As a reminder, Directive 2005/56/EC of the European Parliament and of the Council of 26 October 2005 on cross-border mergers of limited liability companies (“the CBM Directive”) provides, pursuant to Article 3.2, for optional application of its provisions to cross-border mergers involving a cooperative company, even where the latter would fall within the definition of ‘limited liability company’ subject to Council Directive 68/151/EEC of 9 March 9 1968 (the so-called First Company Law Directive).
While implementing the CBM Directive, the Belgian legislator decided to extend the application thereof to all types of company that have a legal personality and may take part in internal merger under Belgian law.

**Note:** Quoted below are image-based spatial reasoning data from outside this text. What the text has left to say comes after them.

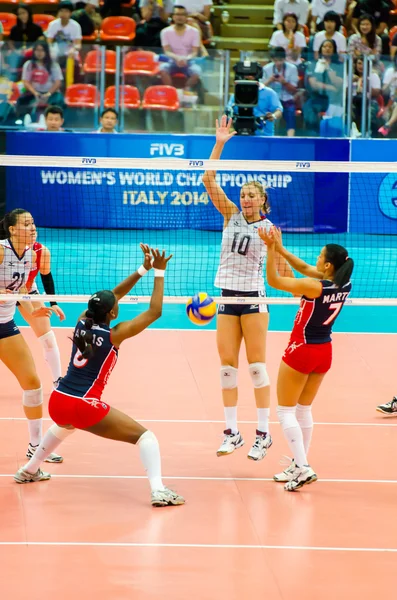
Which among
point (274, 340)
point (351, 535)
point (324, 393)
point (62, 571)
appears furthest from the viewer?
point (274, 340)

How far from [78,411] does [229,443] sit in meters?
1.94

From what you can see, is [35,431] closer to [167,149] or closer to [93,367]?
[93,367]

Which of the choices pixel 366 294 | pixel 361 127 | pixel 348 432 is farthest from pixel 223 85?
pixel 348 432

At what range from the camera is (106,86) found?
20422mm

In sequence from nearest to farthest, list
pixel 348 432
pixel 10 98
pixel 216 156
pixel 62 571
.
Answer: pixel 62 571, pixel 216 156, pixel 348 432, pixel 10 98

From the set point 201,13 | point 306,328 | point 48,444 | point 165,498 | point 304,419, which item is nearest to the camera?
point 165,498

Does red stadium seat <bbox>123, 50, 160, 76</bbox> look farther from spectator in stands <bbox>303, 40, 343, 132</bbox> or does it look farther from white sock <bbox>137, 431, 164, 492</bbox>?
white sock <bbox>137, 431, 164, 492</bbox>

Since the latter allows the internal merger operations to include cooperative companies, both a cooperative limited liability company and a cooperative unlimited liability company may take part in cross-border merger operations under conditions governing internal mergers.
The Belgian Company Code provides for several specific rules as far as mergers of cooperative companies are concerned.
Pursuant to Article 698, paragraph 1, a Belgian cooperative company may merge by absorbing a target company, provided the partners of such absorbed company meet conditions for admission of new partners as stated within the articles of association of the absorbing – cooperative – company pursuant to Article 366 of the Company Code.
An additional condition shall be observed in case the absorbing company (or, as the case may be, the new company resulting from the merger) has the legal form of a cooperative unlimited liability company: In accordance with Article 699, paragraph 4, 2°, of the Company Code, the merger thereof is submitted for the unanimous approval of the shareholders of the target company intended to be absorbed.
In case the Belgian cooperative company acts as the target company intended to be absorbed, Article 698, paragraph 2, provides its partners with a mandatory “withdrawal right”. Organized as a minority protection measure, the latter allows each partner of the target company to resign by being bought out by the absorbing company, at any moment during the financial year and without any further requirements, as soon as the general meeting of the absorbed company is convened and provided the merger is approved thereby; since the resigning partner has the right to take part in such general meeting, he/she may vote thereat against the merger.